Need for regional rights body stressed

  • FORUM-ASIA urges South Asian nations to act on human rights challenges facing the region

Kathmandu, April 9

The Asian Forum for Human Rights and Development concluded a two-day dialogue on ‘Regional Human Rights Mechanism in South Asia’ in the capital yesterday.

The event was attended by South Asian members of FORUM-ASIA and other key civil society experts to discuss the importance of a regional human rights mechanism for South Asia.

The dialogue was a culmination of a process that began in July 2011, whenindependent human rights experts and organisations from South Asia met in Kathmandu to discuss

strategies towards the establishment of a regional human rights mechanism, and adopted the ‘Kathmandu Statement’ as its ideological blueprint.

The objective of the regional dialogue was to critically review and reflect on the present efforts being made towards the establishment of a regional human rights mechanism in South Asia, and to explore ways to evolve broad-based advocacy strategies and alliances to respond to human rights challenges facing the region in partnership and collaboration with other actors and movements working towards the same goal.

“An effective regional human rights mechanism is necessary to ensure all human rights for all in the region,” said John Samuel, executive director of FORUM-ASIA.

“A broad-based movement of civil society organisations, youths, women, and other social movements is necessary to strengthen human rights and democracy across South Asia,” he added.

A new Kathmandu Statement was adopted as the outcome of the dialogue.
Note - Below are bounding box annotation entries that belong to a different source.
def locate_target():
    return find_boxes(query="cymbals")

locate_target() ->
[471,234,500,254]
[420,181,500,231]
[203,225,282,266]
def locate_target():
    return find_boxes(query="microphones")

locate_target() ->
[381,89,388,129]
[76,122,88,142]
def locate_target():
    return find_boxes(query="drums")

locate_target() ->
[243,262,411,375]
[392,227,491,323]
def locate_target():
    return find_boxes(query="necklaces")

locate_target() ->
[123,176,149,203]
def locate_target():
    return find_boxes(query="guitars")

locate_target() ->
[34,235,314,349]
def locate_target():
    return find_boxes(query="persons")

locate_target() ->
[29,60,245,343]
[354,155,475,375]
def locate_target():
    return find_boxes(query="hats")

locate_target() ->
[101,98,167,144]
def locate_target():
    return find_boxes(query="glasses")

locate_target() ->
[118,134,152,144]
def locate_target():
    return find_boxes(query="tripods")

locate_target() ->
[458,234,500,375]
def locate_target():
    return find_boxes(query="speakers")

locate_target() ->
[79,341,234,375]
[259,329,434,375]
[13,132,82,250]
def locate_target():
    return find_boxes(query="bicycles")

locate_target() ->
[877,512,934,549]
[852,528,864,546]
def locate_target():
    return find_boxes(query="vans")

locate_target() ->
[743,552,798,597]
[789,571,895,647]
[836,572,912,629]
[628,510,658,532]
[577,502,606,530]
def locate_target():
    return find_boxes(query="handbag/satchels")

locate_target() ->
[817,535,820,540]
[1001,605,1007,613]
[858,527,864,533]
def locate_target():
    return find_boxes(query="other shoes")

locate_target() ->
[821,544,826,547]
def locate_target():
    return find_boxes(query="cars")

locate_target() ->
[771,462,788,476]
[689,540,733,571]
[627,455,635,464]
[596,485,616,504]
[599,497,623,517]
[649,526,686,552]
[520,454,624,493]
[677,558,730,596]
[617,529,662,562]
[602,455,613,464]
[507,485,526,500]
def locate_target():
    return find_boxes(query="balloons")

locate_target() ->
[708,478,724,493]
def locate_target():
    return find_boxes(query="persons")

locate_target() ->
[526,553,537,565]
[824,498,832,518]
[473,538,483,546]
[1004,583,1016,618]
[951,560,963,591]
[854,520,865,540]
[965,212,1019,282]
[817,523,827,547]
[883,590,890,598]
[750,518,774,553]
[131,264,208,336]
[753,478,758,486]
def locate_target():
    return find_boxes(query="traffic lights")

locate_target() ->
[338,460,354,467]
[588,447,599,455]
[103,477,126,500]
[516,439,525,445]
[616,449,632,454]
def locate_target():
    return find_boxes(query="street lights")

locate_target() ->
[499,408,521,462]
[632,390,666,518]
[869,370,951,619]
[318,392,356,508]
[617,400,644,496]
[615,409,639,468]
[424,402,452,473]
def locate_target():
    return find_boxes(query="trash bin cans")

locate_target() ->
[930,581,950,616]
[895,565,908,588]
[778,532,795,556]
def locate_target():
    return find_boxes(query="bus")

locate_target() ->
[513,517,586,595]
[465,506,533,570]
The statement calls on South Asian governments, national human rights institutions, and human rights activists in the region to take up specific actions to tackle human rights and democracy challenges facing the region.

“FORUM-ASIA believes such a regional human rights mechanism is very important in this day and age when the South Asian Association for Regional Cooperation has been unable to rise to the pressing human rights challenges of the day, such as increasing intolerance, shrinking of civil society space, and with it, the capacity to challenge orthodoxies and build alternative voices and crackdown on fundamental freedoms and liberties,” read a press release issued by the organiser.